The following images illustrate the power by showing urban regions over Europe by color-coding 20x20 pixel patches.
There is some noise, but the structures are clear
Errors are already rare.
Note that we have an error correction methodology in the paper allowing you to have an exact representation!
This is an illustrative library and needs a lot of up-to-date dependencies to work. It has been tested on Debian and Ubuntu, should work with minor changes on all major platforms. But you have to make sure some things are in place:
You should have headers and libraries for python installed. The Makefile uses
pkg-config --cflags python
and
pkg-config --libs python
These should return the right linker flags.

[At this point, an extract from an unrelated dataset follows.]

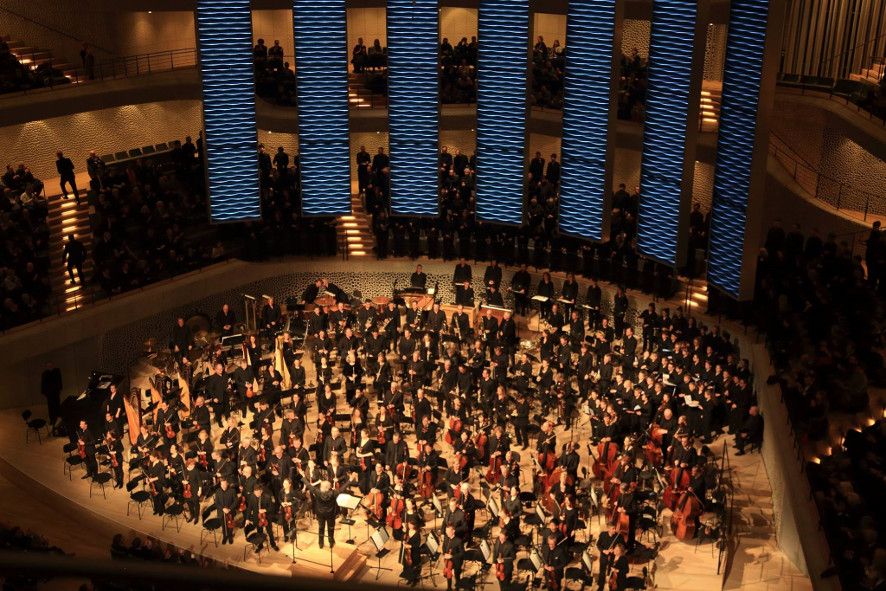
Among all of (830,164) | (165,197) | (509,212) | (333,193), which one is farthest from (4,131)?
(830,164)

Download a recent version of boost (new enoguh, probably not the one from your distribution, but who knows). For this project, I was using Boost 1.71_0. Download the source, go to the directory and
./bootstrap.sh --with-libraries="python,system"
./b2 -j8
sudo ./b2 install
This should bring libraries to /usr/local/lib, which we will be using. It can be easier for you not having installed another version of boost like the old ones from your distribution. But it is possible...
Roughly like this:
git clone https://github.com/ndarray/Boost.NumPy
cd Boost.Numpy
mkdir build
cd build
cmake ..
make
sudo make install
This is actually, where the build system failed for my Debian mixed system with Python2 and Python3. Building Boost without python3 support solved the problem for me. If needed, you can do this temporarily or in some Docker container.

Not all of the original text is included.